Now that I was going back to the analog trunks, I had a voicemail problem. With only two trunks, taking an incoming call and forwarding it to cloud-based voicemail would use up all the trunks. I could have AT&T do the forwarding the way I had it set up on the old PBX, but I didn’t like that because the number of rings before no-answer forwarding took effect was unpredictable. All that led me in the direction of using PBX-based voicemail.
NEC has two voicemail packages; I chose the UM 8000, which has a web interface and will deliver voicemail messages via e-mail. It doesn’t have iPhone or Android clients like eVoice, but I wouldn’t want to punch holes in the firewall for such a client anyway. It does have a set of web pages optimized for phone-based (small screen) browsers; I passed on that. You can have it attach a WAV file of the voicemail message to the email, or just send a link to the voicemail system’s web interface. I chose the former, avoiding another firewall hole.
You can also subscribe to RSS feeds from the NEC voicemail system, and it will send you a message every time someone leaves a voicemail message for you. I haven’t tried that.
There is supposed to be an Outlook plug in that turns off the message waiting light on your phone when the last message in your email inbox is read. If you use Exchange and leave Outlook running at home, this should work for messages read on your iPhone or Android: the phone email client marks the message read, then synchs with the Exchange server, which then synchs with the Outlook client running at home, which then turns off the message waiting light via the NEC Outlook plugin.
I wanted two mailboxes that a caller could select by pressing “1” or “2” after the voicemail greeting. I also wanted a general delivery mailbox that people would fall into if they didn’t press any digit.
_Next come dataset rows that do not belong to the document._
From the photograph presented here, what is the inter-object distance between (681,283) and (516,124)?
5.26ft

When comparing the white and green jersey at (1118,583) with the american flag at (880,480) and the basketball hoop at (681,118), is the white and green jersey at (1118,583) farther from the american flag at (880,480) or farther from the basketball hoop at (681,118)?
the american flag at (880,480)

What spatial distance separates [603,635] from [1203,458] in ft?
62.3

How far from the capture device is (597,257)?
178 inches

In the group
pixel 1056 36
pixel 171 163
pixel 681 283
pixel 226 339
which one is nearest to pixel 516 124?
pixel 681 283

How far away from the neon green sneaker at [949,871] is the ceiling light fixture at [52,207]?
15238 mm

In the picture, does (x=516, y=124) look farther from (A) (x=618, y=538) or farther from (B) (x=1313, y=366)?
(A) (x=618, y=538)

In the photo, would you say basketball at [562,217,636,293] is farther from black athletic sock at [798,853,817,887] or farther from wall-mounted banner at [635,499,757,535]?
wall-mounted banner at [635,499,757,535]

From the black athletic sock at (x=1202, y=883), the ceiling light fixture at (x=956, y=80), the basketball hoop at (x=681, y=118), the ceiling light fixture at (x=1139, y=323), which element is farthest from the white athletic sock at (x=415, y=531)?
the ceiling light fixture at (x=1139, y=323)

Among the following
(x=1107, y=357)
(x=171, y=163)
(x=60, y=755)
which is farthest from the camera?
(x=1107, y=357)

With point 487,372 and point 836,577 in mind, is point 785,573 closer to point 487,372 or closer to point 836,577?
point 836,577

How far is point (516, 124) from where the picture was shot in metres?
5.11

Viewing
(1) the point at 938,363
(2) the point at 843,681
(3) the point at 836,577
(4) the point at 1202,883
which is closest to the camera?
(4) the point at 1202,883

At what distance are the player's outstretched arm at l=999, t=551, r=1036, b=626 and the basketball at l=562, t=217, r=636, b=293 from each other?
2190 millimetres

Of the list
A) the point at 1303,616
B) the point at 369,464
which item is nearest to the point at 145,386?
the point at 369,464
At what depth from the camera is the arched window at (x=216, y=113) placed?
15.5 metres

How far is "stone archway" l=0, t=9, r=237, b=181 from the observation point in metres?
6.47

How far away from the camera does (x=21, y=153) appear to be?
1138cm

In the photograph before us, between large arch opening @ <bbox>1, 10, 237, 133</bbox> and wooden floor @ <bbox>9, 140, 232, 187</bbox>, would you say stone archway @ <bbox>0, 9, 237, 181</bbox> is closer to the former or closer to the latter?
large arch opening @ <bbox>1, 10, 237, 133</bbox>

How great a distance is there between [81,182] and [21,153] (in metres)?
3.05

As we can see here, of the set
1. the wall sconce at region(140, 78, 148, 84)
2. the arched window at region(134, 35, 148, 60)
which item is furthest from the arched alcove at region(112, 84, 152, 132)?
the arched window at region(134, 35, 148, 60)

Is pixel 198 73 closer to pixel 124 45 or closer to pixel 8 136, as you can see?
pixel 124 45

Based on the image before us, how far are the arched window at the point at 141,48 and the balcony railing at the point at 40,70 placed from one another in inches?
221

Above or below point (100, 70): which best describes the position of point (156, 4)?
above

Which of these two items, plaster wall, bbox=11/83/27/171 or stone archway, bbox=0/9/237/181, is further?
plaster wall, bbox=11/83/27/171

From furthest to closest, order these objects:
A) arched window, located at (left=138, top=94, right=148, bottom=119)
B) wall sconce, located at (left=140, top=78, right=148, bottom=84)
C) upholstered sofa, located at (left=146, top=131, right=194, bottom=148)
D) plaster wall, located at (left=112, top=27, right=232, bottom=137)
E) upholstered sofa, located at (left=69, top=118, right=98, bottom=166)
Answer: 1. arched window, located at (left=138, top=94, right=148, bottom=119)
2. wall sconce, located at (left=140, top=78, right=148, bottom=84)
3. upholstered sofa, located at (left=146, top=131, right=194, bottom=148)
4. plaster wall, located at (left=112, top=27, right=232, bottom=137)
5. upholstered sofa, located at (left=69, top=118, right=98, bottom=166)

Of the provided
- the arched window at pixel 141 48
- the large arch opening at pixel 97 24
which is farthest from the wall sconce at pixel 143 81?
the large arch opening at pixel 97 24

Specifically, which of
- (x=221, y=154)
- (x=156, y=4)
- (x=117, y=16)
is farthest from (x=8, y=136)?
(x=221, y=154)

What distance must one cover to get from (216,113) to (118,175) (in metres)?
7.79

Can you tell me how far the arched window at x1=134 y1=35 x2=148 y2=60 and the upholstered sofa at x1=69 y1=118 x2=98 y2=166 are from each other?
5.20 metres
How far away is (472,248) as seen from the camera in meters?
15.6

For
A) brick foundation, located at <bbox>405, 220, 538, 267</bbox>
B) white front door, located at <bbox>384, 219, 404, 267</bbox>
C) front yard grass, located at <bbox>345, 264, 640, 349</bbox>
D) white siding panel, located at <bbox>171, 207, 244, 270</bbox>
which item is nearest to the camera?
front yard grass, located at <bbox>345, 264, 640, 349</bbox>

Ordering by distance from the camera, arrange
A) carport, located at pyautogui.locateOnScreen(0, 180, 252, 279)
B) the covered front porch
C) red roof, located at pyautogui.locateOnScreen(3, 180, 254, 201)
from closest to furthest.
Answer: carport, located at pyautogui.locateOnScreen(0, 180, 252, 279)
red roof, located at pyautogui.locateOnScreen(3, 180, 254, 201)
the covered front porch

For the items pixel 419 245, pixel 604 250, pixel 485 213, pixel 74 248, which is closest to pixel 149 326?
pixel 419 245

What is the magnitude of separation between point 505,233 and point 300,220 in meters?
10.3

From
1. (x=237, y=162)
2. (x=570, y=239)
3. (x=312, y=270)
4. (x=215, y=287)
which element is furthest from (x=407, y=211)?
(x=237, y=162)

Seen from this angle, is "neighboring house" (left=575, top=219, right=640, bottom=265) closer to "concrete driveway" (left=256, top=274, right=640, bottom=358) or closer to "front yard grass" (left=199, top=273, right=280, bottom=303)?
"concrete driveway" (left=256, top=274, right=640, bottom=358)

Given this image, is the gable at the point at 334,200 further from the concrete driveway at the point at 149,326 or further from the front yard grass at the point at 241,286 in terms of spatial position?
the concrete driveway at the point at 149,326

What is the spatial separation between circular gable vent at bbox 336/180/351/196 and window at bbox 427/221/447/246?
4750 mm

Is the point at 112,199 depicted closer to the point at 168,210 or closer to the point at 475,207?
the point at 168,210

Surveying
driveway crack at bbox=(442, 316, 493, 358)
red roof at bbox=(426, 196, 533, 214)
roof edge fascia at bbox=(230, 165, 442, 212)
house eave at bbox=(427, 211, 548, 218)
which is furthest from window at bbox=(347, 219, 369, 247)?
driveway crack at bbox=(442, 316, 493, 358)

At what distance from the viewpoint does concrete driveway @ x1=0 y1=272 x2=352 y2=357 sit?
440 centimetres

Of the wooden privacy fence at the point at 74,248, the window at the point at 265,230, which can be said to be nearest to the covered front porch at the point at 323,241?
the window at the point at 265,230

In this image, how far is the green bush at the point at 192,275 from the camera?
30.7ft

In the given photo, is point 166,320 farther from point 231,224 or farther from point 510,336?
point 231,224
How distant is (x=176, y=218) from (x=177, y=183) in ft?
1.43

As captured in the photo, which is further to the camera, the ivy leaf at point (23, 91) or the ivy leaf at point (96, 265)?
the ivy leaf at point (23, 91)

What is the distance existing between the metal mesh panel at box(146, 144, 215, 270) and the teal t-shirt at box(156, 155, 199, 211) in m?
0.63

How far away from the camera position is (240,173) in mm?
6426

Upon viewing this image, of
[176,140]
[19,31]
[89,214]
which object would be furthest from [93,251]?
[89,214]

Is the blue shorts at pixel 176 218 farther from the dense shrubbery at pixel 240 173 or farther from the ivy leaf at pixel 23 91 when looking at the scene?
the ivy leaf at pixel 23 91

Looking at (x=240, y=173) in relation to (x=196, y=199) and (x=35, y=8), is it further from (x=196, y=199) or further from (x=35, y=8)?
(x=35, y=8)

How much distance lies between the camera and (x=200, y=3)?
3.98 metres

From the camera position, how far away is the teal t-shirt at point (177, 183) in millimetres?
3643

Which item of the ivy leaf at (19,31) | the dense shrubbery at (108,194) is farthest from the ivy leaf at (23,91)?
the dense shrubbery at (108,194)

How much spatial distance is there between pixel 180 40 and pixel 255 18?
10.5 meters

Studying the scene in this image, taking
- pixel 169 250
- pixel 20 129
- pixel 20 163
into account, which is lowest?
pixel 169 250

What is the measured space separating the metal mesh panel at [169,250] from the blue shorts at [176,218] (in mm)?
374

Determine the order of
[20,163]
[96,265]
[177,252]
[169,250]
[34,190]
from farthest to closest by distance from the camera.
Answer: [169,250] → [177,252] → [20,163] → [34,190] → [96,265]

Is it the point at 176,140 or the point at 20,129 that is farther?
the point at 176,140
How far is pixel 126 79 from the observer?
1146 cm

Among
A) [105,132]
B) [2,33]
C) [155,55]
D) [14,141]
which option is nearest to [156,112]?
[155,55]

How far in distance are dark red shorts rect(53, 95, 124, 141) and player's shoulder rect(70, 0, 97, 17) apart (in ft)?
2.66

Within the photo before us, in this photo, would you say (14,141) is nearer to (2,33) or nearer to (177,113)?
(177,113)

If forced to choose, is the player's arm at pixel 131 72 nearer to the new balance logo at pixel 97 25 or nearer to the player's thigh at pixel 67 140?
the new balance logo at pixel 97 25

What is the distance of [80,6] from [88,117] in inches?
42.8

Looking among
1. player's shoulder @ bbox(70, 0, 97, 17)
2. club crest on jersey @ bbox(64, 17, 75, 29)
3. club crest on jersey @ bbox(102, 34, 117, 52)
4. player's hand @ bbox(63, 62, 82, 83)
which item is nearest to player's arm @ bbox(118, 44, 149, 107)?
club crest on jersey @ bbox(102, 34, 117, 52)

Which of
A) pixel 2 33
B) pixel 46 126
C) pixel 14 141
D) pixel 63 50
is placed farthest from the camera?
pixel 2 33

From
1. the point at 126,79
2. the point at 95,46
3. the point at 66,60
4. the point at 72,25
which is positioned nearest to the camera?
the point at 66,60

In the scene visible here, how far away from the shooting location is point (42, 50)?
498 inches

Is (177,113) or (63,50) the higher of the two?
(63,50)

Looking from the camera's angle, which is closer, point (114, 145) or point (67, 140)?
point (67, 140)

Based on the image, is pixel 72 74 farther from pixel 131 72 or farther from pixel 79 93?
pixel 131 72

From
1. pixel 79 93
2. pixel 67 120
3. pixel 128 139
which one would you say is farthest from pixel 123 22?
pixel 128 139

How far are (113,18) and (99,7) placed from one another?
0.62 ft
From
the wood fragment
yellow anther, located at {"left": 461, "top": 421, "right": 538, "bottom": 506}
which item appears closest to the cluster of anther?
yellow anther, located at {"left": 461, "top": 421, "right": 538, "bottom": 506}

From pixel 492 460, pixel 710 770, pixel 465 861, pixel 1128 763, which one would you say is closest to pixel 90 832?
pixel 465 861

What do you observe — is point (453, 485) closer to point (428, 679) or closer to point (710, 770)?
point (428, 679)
The UM 8000 offered that combination of features, and eVoice didn’t. The NEC voicemail system went one step further and allowed access to the general delivery mailbox from any phone on the PBX.
The NEC voicemail system offers a feature that was part of all the old standalone phone answering machines, but, sadly, disappeared with the advent of modern computer-controlled voicemail systems: the ability to listen to a message as it’s being recorded, and pick up the phone and talk to the caller if the mood strikes you. You can turn this off if you’re worried about privacy.